Underwriting Agreement

 

The underwriters have a 45-day option from the date of this prospectus to purchase up to an additional 1,500,000 units to cover over-allotments, if any.

 

The underwriters will be entitled to a cash underwriting discount of one-half of one percent (0.5%) of the gross proceeds of the Proposed Public Offering, or $1,000,000 (or $1,150,000 if the underwriters’ over-allotment is exercised in full) and a cash fee of $1,000,000. The Company has also agreed to issue to EF Hutton, the representative of underwriters, and/or its designees, 50,000 shares of the Class A ordinary shares (or 57,500 shares if the underwriters’ over-allotment option is exercised in full) (the “Representative’s shares”) upon the consummation of this offering, as compensation in connection with this offering. Additionally, the underwriters will be entitled to a deferred underwriting discount of 3.5% of the gross proceeds of the Proposed Public Offering upon the completion of the Company’s initial business combination. The deferred fee will become payable to the underwriters from the amounts held in the Trust Account solely in the event that the Company completes a Business Combination, subject to the terms of the underwriting agreement.

 

Representative’s Shares

 

The Company has agreed to issue to EF Hutton and/or its designees, 50,000 Class A ordinary shares (or 57,500 Class A ordinary shares if the underwriters’ over-allotment option is exercised in full) (the “Representative’s Shares”) upon the consummation of this offering. EF Hutton has agreed not to transfer, assign or sell any such shares until the completion of our initial business combination. In addition, EF Hutton has agreed (i) to waive its redemption rights with respect to such shares in connection with the completion of our initial business combination and (ii) to waive its rights to liquidating distributions from the trust account with respect to such shares if we fail to complete our initial business combination during the Combination Period, subject to our sponsor depositing additional funds into the trust account as described in more detail in this prospectus.

**Exercise requirements**.
Rewrite the paragraph of the underwriting excerpt that begins "The underwriters will be entitled to a cash underwriting discount" as a bulleted list that keeps its main facts.

**Data extract**.
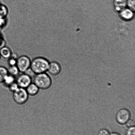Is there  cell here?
<instances>
[{"mask_svg": "<svg viewBox=\"0 0 135 135\" xmlns=\"http://www.w3.org/2000/svg\"><path fill=\"white\" fill-rule=\"evenodd\" d=\"M1 55H0V59H1Z\"/></svg>", "mask_w": 135, "mask_h": 135, "instance_id": "603a6c76", "label": "cell"}, {"mask_svg": "<svg viewBox=\"0 0 135 135\" xmlns=\"http://www.w3.org/2000/svg\"><path fill=\"white\" fill-rule=\"evenodd\" d=\"M8 75L7 69L4 66H0V84L2 83Z\"/></svg>", "mask_w": 135, "mask_h": 135, "instance_id": "5bb4252c", "label": "cell"}, {"mask_svg": "<svg viewBox=\"0 0 135 135\" xmlns=\"http://www.w3.org/2000/svg\"><path fill=\"white\" fill-rule=\"evenodd\" d=\"M133 11L130 9L125 8L120 12V15L123 19L129 20L133 18L134 16Z\"/></svg>", "mask_w": 135, "mask_h": 135, "instance_id": "9c48e42d", "label": "cell"}, {"mask_svg": "<svg viewBox=\"0 0 135 135\" xmlns=\"http://www.w3.org/2000/svg\"><path fill=\"white\" fill-rule=\"evenodd\" d=\"M7 69L8 74L15 77H16L20 72L16 66H9Z\"/></svg>", "mask_w": 135, "mask_h": 135, "instance_id": "4fadbf2b", "label": "cell"}, {"mask_svg": "<svg viewBox=\"0 0 135 135\" xmlns=\"http://www.w3.org/2000/svg\"><path fill=\"white\" fill-rule=\"evenodd\" d=\"M32 82L37 86L40 89L43 90L49 89L52 84L51 78L46 72L36 74Z\"/></svg>", "mask_w": 135, "mask_h": 135, "instance_id": "7a4b0ae2", "label": "cell"}, {"mask_svg": "<svg viewBox=\"0 0 135 135\" xmlns=\"http://www.w3.org/2000/svg\"><path fill=\"white\" fill-rule=\"evenodd\" d=\"M19 88V87L18 86V85L17 84V83L15 81L9 86V87H8V89L10 92L13 93V92H15L16 90H17Z\"/></svg>", "mask_w": 135, "mask_h": 135, "instance_id": "2e32d148", "label": "cell"}, {"mask_svg": "<svg viewBox=\"0 0 135 135\" xmlns=\"http://www.w3.org/2000/svg\"><path fill=\"white\" fill-rule=\"evenodd\" d=\"M12 51L10 48L6 46H4L0 48V55L4 59H8L11 56Z\"/></svg>", "mask_w": 135, "mask_h": 135, "instance_id": "8fae6325", "label": "cell"}, {"mask_svg": "<svg viewBox=\"0 0 135 135\" xmlns=\"http://www.w3.org/2000/svg\"><path fill=\"white\" fill-rule=\"evenodd\" d=\"M26 89L29 96H36L39 93L40 90L39 88L33 82Z\"/></svg>", "mask_w": 135, "mask_h": 135, "instance_id": "ba28073f", "label": "cell"}, {"mask_svg": "<svg viewBox=\"0 0 135 135\" xmlns=\"http://www.w3.org/2000/svg\"><path fill=\"white\" fill-rule=\"evenodd\" d=\"M31 60L28 56L22 55L18 57L16 66L20 73H25L30 69Z\"/></svg>", "mask_w": 135, "mask_h": 135, "instance_id": "277c9868", "label": "cell"}, {"mask_svg": "<svg viewBox=\"0 0 135 135\" xmlns=\"http://www.w3.org/2000/svg\"><path fill=\"white\" fill-rule=\"evenodd\" d=\"M49 63L45 58L37 57L31 60L30 70L35 75L47 72Z\"/></svg>", "mask_w": 135, "mask_h": 135, "instance_id": "6da1fadb", "label": "cell"}, {"mask_svg": "<svg viewBox=\"0 0 135 135\" xmlns=\"http://www.w3.org/2000/svg\"><path fill=\"white\" fill-rule=\"evenodd\" d=\"M98 135H109V134L106 129H102L99 131Z\"/></svg>", "mask_w": 135, "mask_h": 135, "instance_id": "d6986e66", "label": "cell"}, {"mask_svg": "<svg viewBox=\"0 0 135 135\" xmlns=\"http://www.w3.org/2000/svg\"><path fill=\"white\" fill-rule=\"evenodd\" d=\"M16 81V78L9 75H8L1 83L4 88L8 89V87L13 83Z\"/></svg>", "mask_w": 135, "mask_h": 135, "instance_id": "7c38bea8", "label": "cell"}, {"mask_svg": "<svg viewBox=\"0 0 135 135\" xmlns=\"http://www.w3.org/2000/svg\"><path fill=\"white\" fill-rule=\"evenodd\" d=\"M126 135H135V129L134 127L130 128L127 131Z\"/></svg>", "mask_w": 135, "mask_h": 135, "instance_id": "ac0fdd59", "label": "cell"}, {"mask_svg": "<svg viewBox=\"0 0 135 135\" xmlns=\"http://www.w3.org/2000/svg\"><path fill=\"white\" fill-rule=\"evenodd\" d=\"M61 67L57 62L53 61L50 62L47 72L52 76H56L60 73Z\"/></svg>", "mask_w": 135, "mask_h": 135, "instance_id": "52a82bcc", "label": "cell"}, {"mask_svg": "<svg viewBox=\"0 0 135 135\" xmlns=\"http://www.w3.org/2000/svg\"><path fill=\"white\" fill-rule=\"evenodd\" d=\"M126 123L127 126L128 127L130 128L134 127L135 123L133 120H129Z\"/></svg>", "mask_w": 135, "mask_h": 135, "instance_id": "ffe728a7", "label": "cell"}, {"mask_svg": "<svg viewBox=\"0 0 135 135\" xmlns=\"http://www.w3.org/2000/svg\"><path fill=\"white\" fill-rule=\"evenodd\" d=\"M131 114L128 109H122L119 110L116 115V119L117 122L121 125L126 123L130 119Z\"/></svg>", "mask_w": 135, "mask_h": 135, "instance_id": "8992f818", "label": "cell"}, {"mask_svg": "<svg viewBox=\"0 0 135 135\" xmlns=\"http://www.w3.org/2000/svg\"><path fill=\"white\" fill-rule=\"evenodd\" d=\"M16 82L20 88L26 89L32 82V79L26 73H20L16 78Z\"/></svg>", "mask_w": 135, "mask_h": 135, "instance_id": "5b68a950", "label": "cell"}, {"mask_svg": "<svg viewBox=\"0 0 135 135\" xmlns=\"http://www.w3.org/2000/svg\"><path fill=\"white\" fill-rule=\"evenodd\" d=\"M113 3L116 10L120 12L126 8L127 0H114Z\"/></svg>", "mask_w": 135, "mask_h": 135, "instance_id": "30bf717a", "label": "cell"}, {"mask_svg": "<svg viewBox=\"0 0 135 135\" xmlns=\"http://www.w3.org/2000/svg\"><path fill=\"white\" fill-rule=\"evenodd\" d=\"M18 56L17 53H12L11 56L8 59V63L9 66H16L17 63V59Z\"/></svg>", "mask_w": 135, "mask_h": 135, "instance_id": "9a60e30c", "label": "cell"}, {"mask_svg": "<svg viewBox=\"0 0 135 135\" xmlns=\"http://www.w3.org/2000/svg\"><path fill=\"white\" fill-rule=\"evenodd\" d=\"M111 135H120L118 134V133H112V134Z\"/></svg>", "mask_w": 135, "mask_h": 135, "instance_id": "7402d4cb", "label": "cell"}, {"mask_svg": "<svg viewBox=\"0 0 135 135\" xmlns=\"http://www.w3.org/2000/svg\"><path fill=\"white\" fill-rule=\"evenodd\" d=\"M5 43V40H4L2 35L0 33V48L5 46L4 45Z\"/></svg>", "mask_w": 135, "mask_h": 135, "instance_id": "44dd1931", "label": "cell"}, {"mask_svg": "<svg viewBox=\"0 0 135 135\" xmlns=\"http://www.w3.org/2000/svg\"><path fill=\"white\" fill-rule=\"evenodd\" d=\"M13 93V100L18 105H23L26 104L28 100L29 96L26 89L19 87Z\"/></svg>", "mask_w": 135, "mask_h": 135, "instance_id": "3957f363", "label": "cell"}, {"mask_svg": "<svg viewBox=\"0 0 135 135\" xmlns=\"http://www.w3.org/2000/svg\"><path fill=\"white\" fill-rule=\"evenodd\" d=\"M127 6L133 11L135 8V0H127Z\"/></svg>", "mask_w": 135, "mask_h": 135, "instance_id": "e0dca14e", "label": "cell"}]
</instances>
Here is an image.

**Reply to the exercise**.
- Cash underwriting discount: 0.5% of the gross proceeds of the Proposed Public Offering, or $1,000,000 ($1,150,000 if the over-allotment option is exercised in full).
- Cash fee: $1,000,000.
- Representative's shares: the Company will issue 50,000 Class A ordinary shares (57,500 if the over-allotment option is exercised in full) to EF Hutton, the representative of the underwriters, and/or its designees. The shares are issued upon consummation of the offering as compensation.
- Deferred underwriting discount: 3.5% of the gross proceeds, due upon completion of the Company's initial business combination.
- Payment of the deferred fee: made from the Trust Account only if the Company completes a Business Combination, subject to the terms of the underwriting agreement.